IL MINISTRO DELL'AGRICOLTURA,
DELLA SOVRANITA' ALIMENTARE
E DELLE FORESTE
Visto il decreto del Presidente della Repubblica 29 settembre 1973,
n. 602, recante «Disposizioni sulla riscossione delle imposte sul
reddito» e, in particolare, l'art. 48-bis «Disposizioni sui pagamenti
delle pubbliche amministrazioni»;
Vista la legge 7 agosto 1990, n. 241, recante «Nuove norme in
materia di procedimento amministrativo e di diritto di accesso ai
documenti amministrativi»;
Visto il decreto legislativo 1° settembre 1993, n. 385, recante
«Testo unico delle leggi in materia bancaria e creditizia» e, in
particolare, l'art. 13 «Albo», l'art. 106 «Albo degli intermediari
finanziari» e l'art. 153 «Disposizioni relative a particolari
operazioni di credito»;
Visto il decreto legislativo 30 luglio 1999, n. 300, recante
«Riforma dell'organizzazione del Governo, a norma dell'art. 11 della
legge 15 marzo 1997, n. 59»;
Visto il decreto legislativo 29 ottobre 1999, n. 419, recante
«Riordinamento del sistema degli enti pubblici nazionali, a norma
degli articoli 11 e 14 della legge 15 marzo 1997, n. 59» e, in
particolare, l'art. 6 rubricato «Disposizioni relative a enti
particolari»;
Visto il decreto del Presidente della Repubblica 28 dicembre 2000,
n. 445, recante «Testo unico delle disposizioni legislative e
regolamentari in materia di documentazione amministrativa»;
Visto il decreto legislativo 30 marzo 2001, n. 165, recante «Norme
generali sull'ordinamento del lavoro alle dipendenze delle
amministrazioni pubbliche»;
Visto il decreto del Presidente della Repubblica 31 marzo 2001, n.

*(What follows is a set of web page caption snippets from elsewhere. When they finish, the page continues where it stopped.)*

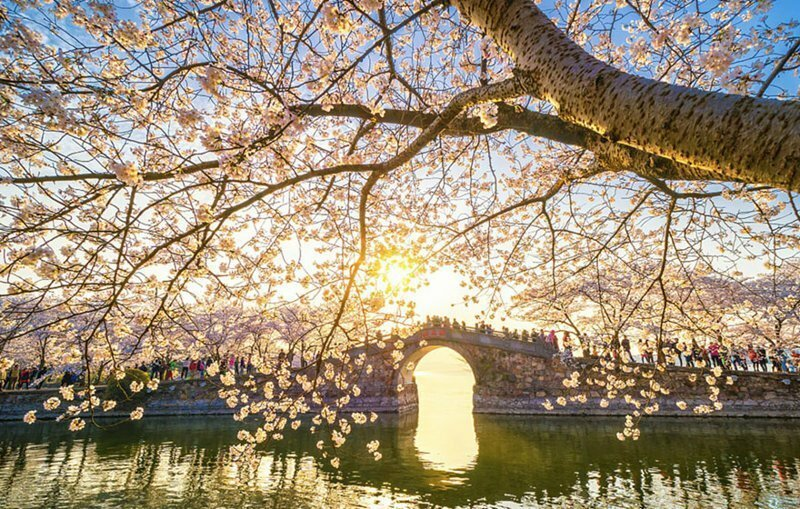Cherry Blossoms Have Just Bloomed In China, And It's Probably One Of The Most Amazing Sights On The
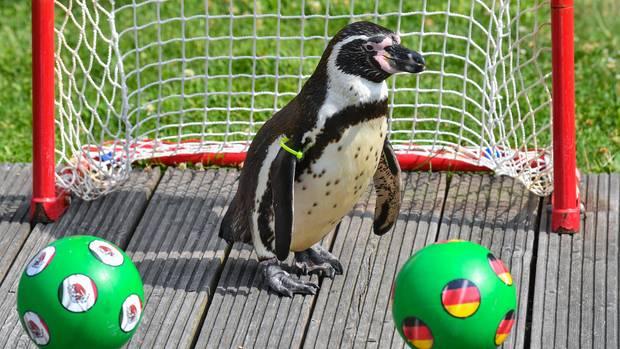 Nachrichten aus Deutschland: Tote Pinguine in Lübbenau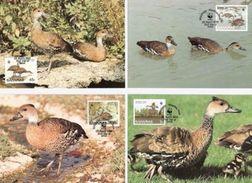 Bahamas, WWF, Birds, 1988, 4 Maximum Cards - Maximumkaarten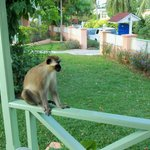                    Morning guest on our railing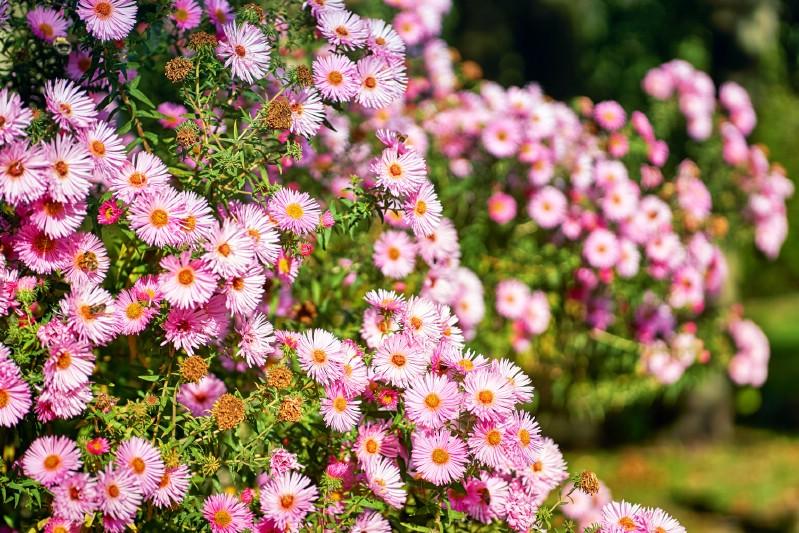 Aster - pink perennial flower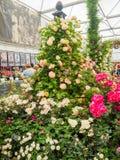 LONDRES, REINO UNIDO - 25 DE MAIO DE 2017: RHS Chelsea Flower Show 2017 Fotografia de Stock Royalty Free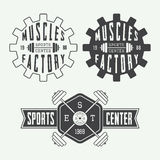 Set of gym logos, labels and slogans in vintage style Stock Photography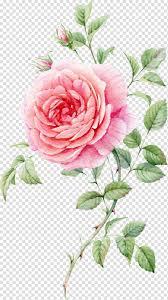 باقة وردة ورد باقة ورود وردة ورد حمراء وبيضاء Png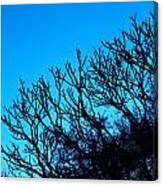 Woods And Sky Canvas Print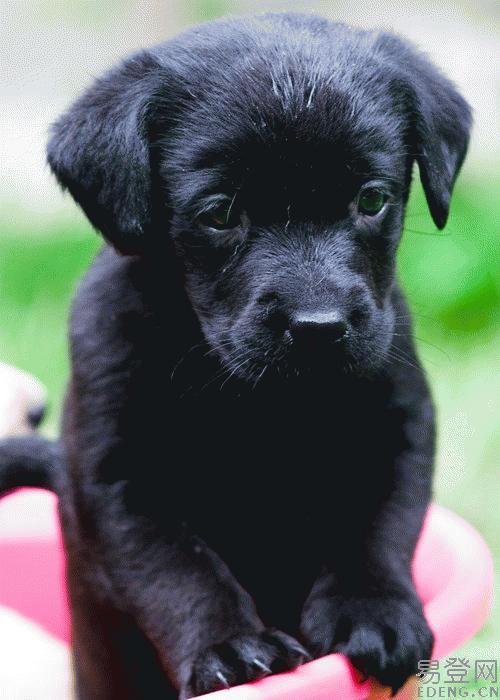 黑色拉布拉多犬 巨型拉布拉多犬 纯种成年拉布拉多犬高清图片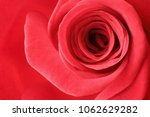 Small photo of Closeup of a wonderful red rose (Rosaceae).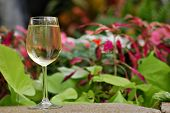 Glass of white wine set in a tropical garden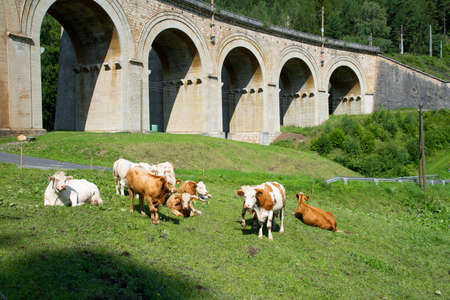 Cattel grazing near the viaduct over the Adlitzgraben on the Semmering Railway. 版權商用圖片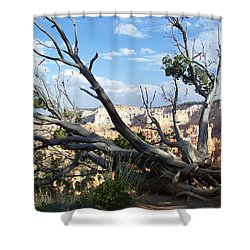 Shower Curtain featuring the photograph Bryce Canyon by Dany Lison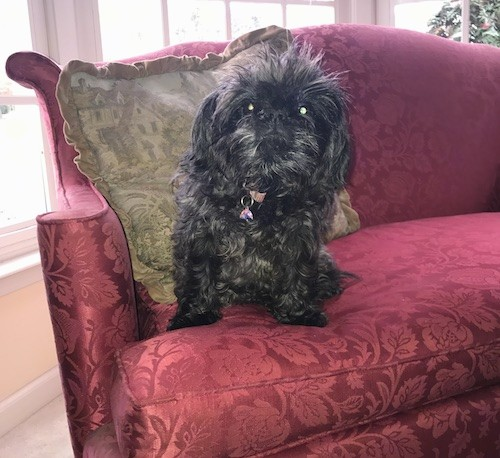 A little black dog with a long wavy coat, dark round eyes and a black nose sitting down on a plum couch in front of a green pillow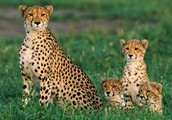 Cheetah Description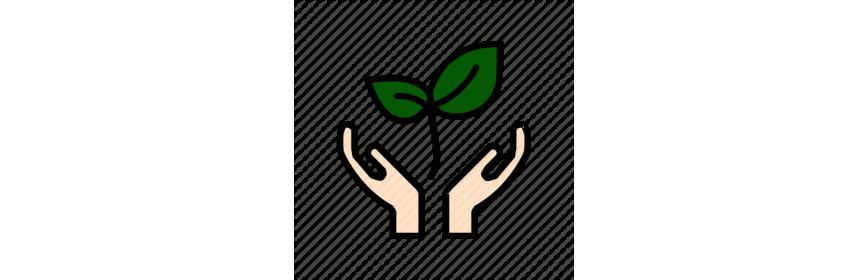 Augu aizsardzība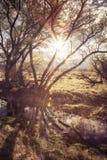 Avondzon door bomen stock fotografie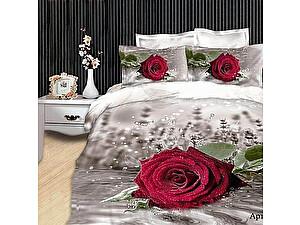 Купить постельное белье Diva Afrodita DA Premium-3D PR-025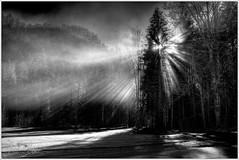 Wintersonne / winter sun (Karl Glinsner) Tags: schnee winter blackandwhite mountains fog forest landscape outdoors austria österreich nebel berge landschaft wald snwo schwazweiss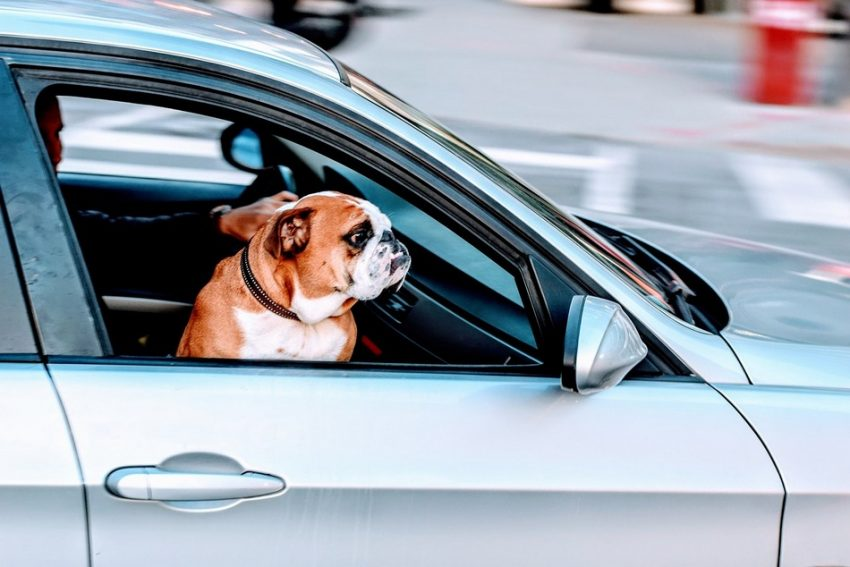 Traveling with a dog can be a great experience! However, you must be prepared for this adventure and be aware of all the problems that can arise. That is why we have prepared tips for traveling with a dog for you. Check them out!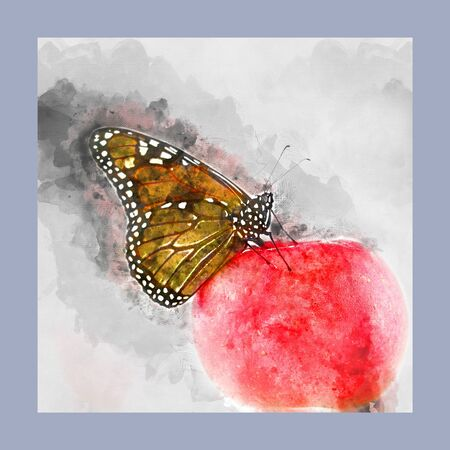 Digital watercolor painting of a monarch butterfly sitting on top of a red apple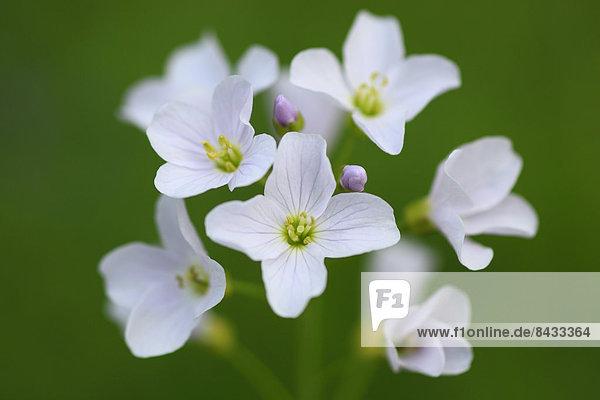Makroaufnahme  Blume  weiß  Blüte  Pflanze  Close-up  close-ups  close up  close ups  pink  Schweiz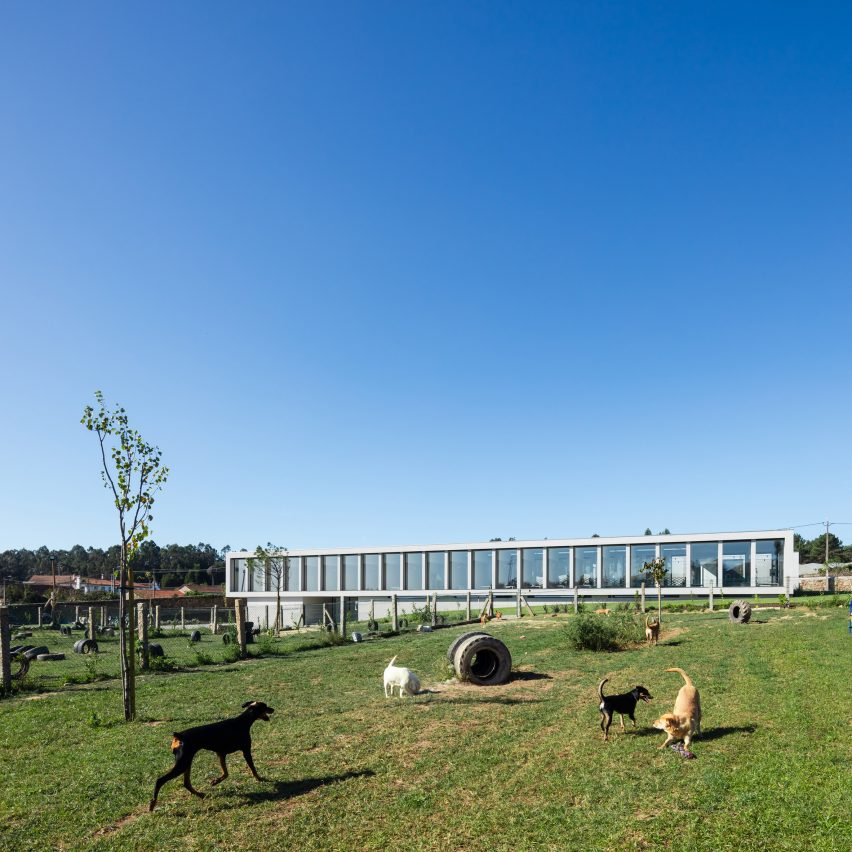 Canine and feline hotel by Raulino Silva Arquitecto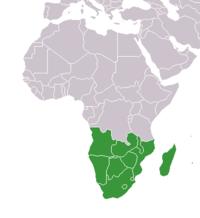 Mapa Afriky, zvýrazněny jsou státy jižní Afriky.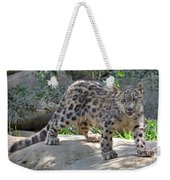 Young Snow Leopard Weekender Tote Bag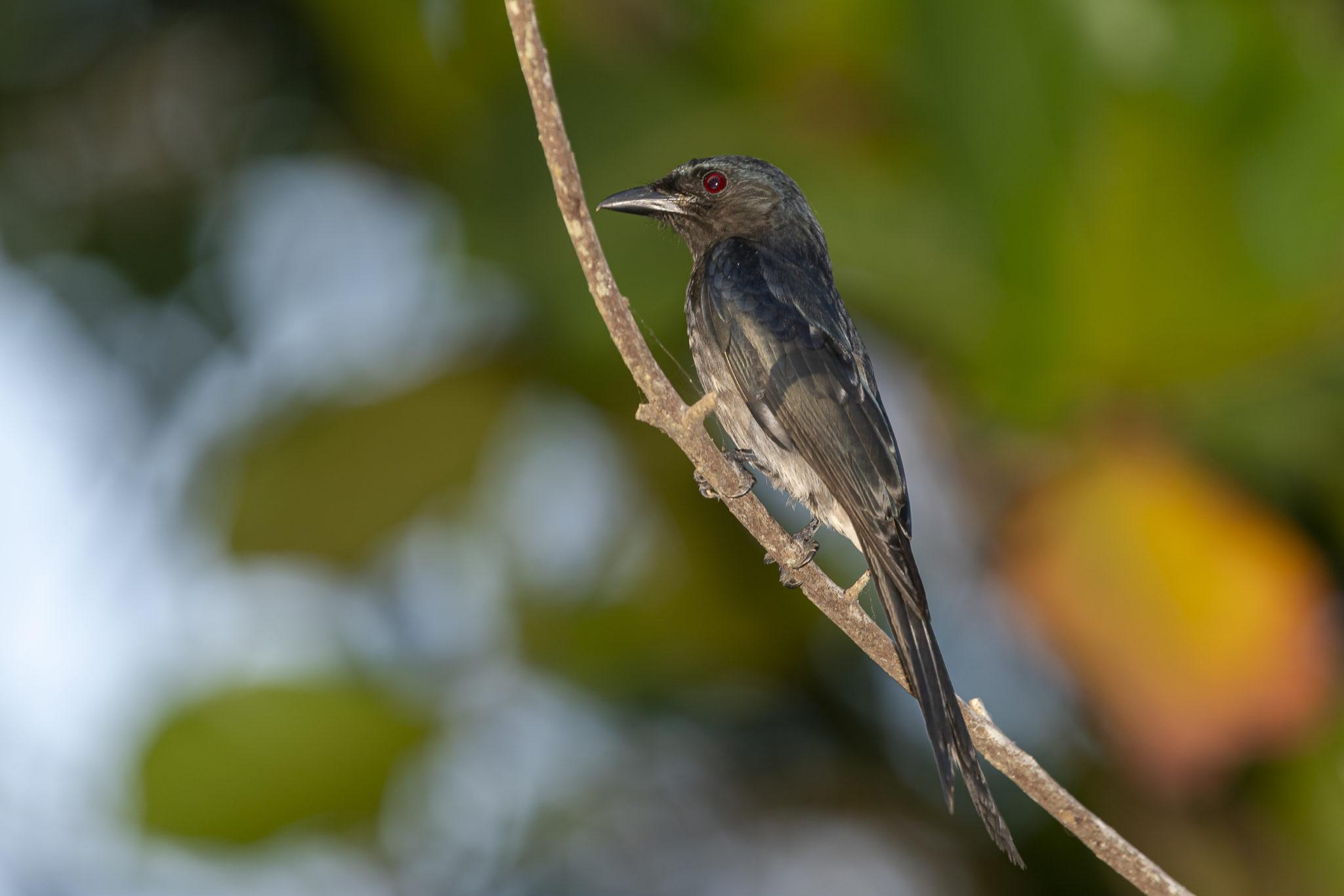Graubrustdrongo (Dicrurus caerulescens)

200, «Regolamento recante riordino dell'ISMEA e revisione del
relativo statuto»;
Visto il decreto legislativo 30 giugno 2003, n. 196, recante
«Codice in materia di protezione dei dati personali recante
disposizioni per l'adeguamento dell'ordinamento nazionale al
regolamento (UE) n. 2016/679 del Parlamento europeo e del Consiglio,
del 27 aprile 2016, relativo alla protezione delle persone fisiche
con riguardo al trattamento dei dati personali, nonche' alla libera
circolazione di tali dati e che abroga la direttiva 95/46/CE»;
Visto il decreto legislativo 7 marzo 2005, n. 82, recante «Codice
dell'amministrazione digitale»;
Visto il decreto legislativo 27 maggio 2005, n. 102, recante
«Regolazioni dei mercati agroalimentari, a norma dell'art. 1, comma
2, lettera e), della legge 7 marzo 2003, n. 38» e, in particolare
l'art. 2 «Organizzazioni di produttori», e l'art. 5 «Forme associate
delle organizzazioni di produttori»;
Vista la legge 31 dicembre 2009, n. 196, recante «Legge di
contabilita' e finanza pubblica»;
Vista la legge 13 agosto 2010, n. 136, recante «Piano straordinario
contro le mafie, nonche' delega al Governo in materia di normativa
antimafia» e, in particolare, l'art. 3, rubricato «Tracciabilita' dei
flussi finanziari»;
Visto il decreto legislativo 14 marzo 2013, n. 33, recante
«Riordino della disciplina riguardante il diritto di accesso civico e
gli obblighi di pubblicita', trasparenza e diffusione di informazioni
da parte delle pubbliche amministrazioni»;
Visti gli articoli 107 e 108, sezione 2 «Aiuti concessi dagli
Stati», del Trattato sul funzionamento dell'Unione europea;
Visto il regolamento (UE) n. 2013/1308 del Parlamento europeo e del
Consiglio, del 17 dicembre 2013, recante organizzazione comune dei
mercati dei prodotti agricoli e che abroga i regolamenti (CEE) n.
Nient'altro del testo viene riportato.